New York. Signe des difficultés économiques que traversent les musées américains, le Metropolitan Museum de New York a vu se constituer, il y a quelques jours, l’une des plus importantes cellules syndicales du secteur culturel américain. Près de la moitié des effectifs, 900 sur 2 000, a souhaité s’aligner sous la bannière du Met Union, nom de baptême du nouveau syndicat. Parmi eux, le personnel d’accueil, de médiation, les vendeurs des boutiques mais aussi, comme le confie au Journal des Arts la conservatrice Rebecca Capua, investie dans la nouvelle organisation, une majorité des personnels scientifiques (quelques conservateurs, mais beaucoup de restaurateurs, curateurs, chercheurs, surtout parmi les plus récemment recrutés).
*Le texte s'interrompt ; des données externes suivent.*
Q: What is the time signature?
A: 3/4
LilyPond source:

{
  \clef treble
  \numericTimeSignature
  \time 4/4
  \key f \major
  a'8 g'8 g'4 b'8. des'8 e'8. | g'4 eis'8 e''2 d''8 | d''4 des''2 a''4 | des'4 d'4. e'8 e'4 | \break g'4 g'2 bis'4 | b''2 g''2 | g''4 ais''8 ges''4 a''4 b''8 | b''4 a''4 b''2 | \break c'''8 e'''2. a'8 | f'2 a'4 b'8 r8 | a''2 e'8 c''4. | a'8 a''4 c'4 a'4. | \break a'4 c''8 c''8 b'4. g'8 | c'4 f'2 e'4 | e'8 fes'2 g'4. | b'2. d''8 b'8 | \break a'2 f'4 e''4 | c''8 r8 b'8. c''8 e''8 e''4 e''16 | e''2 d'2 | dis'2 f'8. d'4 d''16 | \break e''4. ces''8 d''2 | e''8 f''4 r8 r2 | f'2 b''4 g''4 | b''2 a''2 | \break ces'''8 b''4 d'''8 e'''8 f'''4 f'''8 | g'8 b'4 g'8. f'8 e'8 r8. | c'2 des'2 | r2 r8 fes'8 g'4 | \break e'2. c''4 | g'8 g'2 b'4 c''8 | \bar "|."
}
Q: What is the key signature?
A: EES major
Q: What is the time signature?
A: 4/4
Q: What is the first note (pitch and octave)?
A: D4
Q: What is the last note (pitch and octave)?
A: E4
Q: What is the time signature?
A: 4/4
Ce qui a créé cet élan collectif, dans un secteur où la syndicalisation est assez récente, est la « prise de conscience de la dégradation des conditions de travail au fil des crises financières, en 2009, en 2016 puis durant la pandémie ». Des décisions de la direction ont été de plus en plus contestées en privé comme l’utilisation répétée de contrats de travail courts, les réductions de personnel, l’augmentation de la charge de travail, le programme d’avantages sociaux très onéreux, la réduction du télétravail…
La vie est très chère à New York
Les membres du personnel ont aussi relevé des inégalités salariales. Plusieurs témoignages s’accordent avec celui de Rebecca Capua : « Même si le musée paie mieux que certains musées, il y a encore beaucoup d’inégalités salariales », relève la conservatrice. Les 600 plus gros salaires du MET sont en moyenne, selon la direction, de 100 000 $ annuel (soit 84 000 € au taux actuel de l’euro qui est très élevé en ce moment) alors qu’il est de 78 000 € en moyenne à New York. Mais « New York est incroyablement chère, selon Rebecca Capua interrogée, et pour les derniers arrivés, qui gagnent moins, il devient difficile de s’en sortir. Ils ne peuvent pas se permettre de vivre à New York. Ils doivent rembourser leur prêt étudiant. La garde d’enfants devient de plus en plus chère… » Il est vrai que selon le New York State Office of Children and Family Services (OCFS), les coûts annuels moyens pour la garde d’enfants en préscolaire oscillent entre 16 900 $ et 26 000 $ (14 000 € et 22 000 €). Par ailleurs, les salariés interrogés souhaitent plus de transparence dans les décisions prises par la direction. Ils regrettent par exemple de n’avoir aucune information sur les salaires.
Les perspectives professionnelles se sont alors un peu assombries, éreintant les promesses de l’American Dream où tout un chacun pouvait, à force de travail, grimper les échelons. Depuis 2021, les plus inquiets ont contacté Local 2110, l’organisation syndicale qui chapeaute de nombreux musées new-yorkais dont le Guggenheim Museum ou le MoMA. L’un de ses leaders, Maida Rosenstein, accompagne le personnel du MET depuis quatre ans. Elle souligne ses efforts qui ont permis de convaincre, presque un à un, les salariés du MET de voter à 542 « pour » et 171 « contre » la création de l’Union Met.
Comment se fait-il que le MET n’ait jamais eu de syndicat (à part deux petits syndicats dont celui du personnel de sécurité) ? Maida Rosenstein parle d’une « vague de syndicalisation dans les musées aux États-Unis, ces sept ou huit dernières années ». Elle évoque « l’énorme expansion des musées et du tourisme » qui a eu lieu durant les dernières décennies, et a fait que « beaucoup de musées ont connu une croissance exponentielle avec de nombreux visiteurs, l’expansion de leurs programmes et de leur personnel. » Alors « les salaires ont vraiment flambé au sommet de la hiérarchie. Des tensions ont commencé à apparaître en raison des fortes inégalités entre les hauts dirigeants et les personnes sur le terrain. Et là ! La pandémie est survenue et beaucoup de gens ont été licenciés ». Pourtant, le rythme des expositions s’est accéléré et la direction a poursuivi des investissements de grande envergure dans la transformation des bâtiments, ce qui a contribué à l’incompréhension face aux changements des conditions de travail. Le syndicat a pour ambition de pallier ce sentiment d’injustice en structurant les revendications du collectif pour, comme le résume la conservatrice Rebecca Capua : « Avoir une voix dans nos conditions de travail et s’assurer que le musée ne puisse pas opérer de changements substantiels sans consulter le personnel. » Contacté, le MET n’a pas retourné notre appel.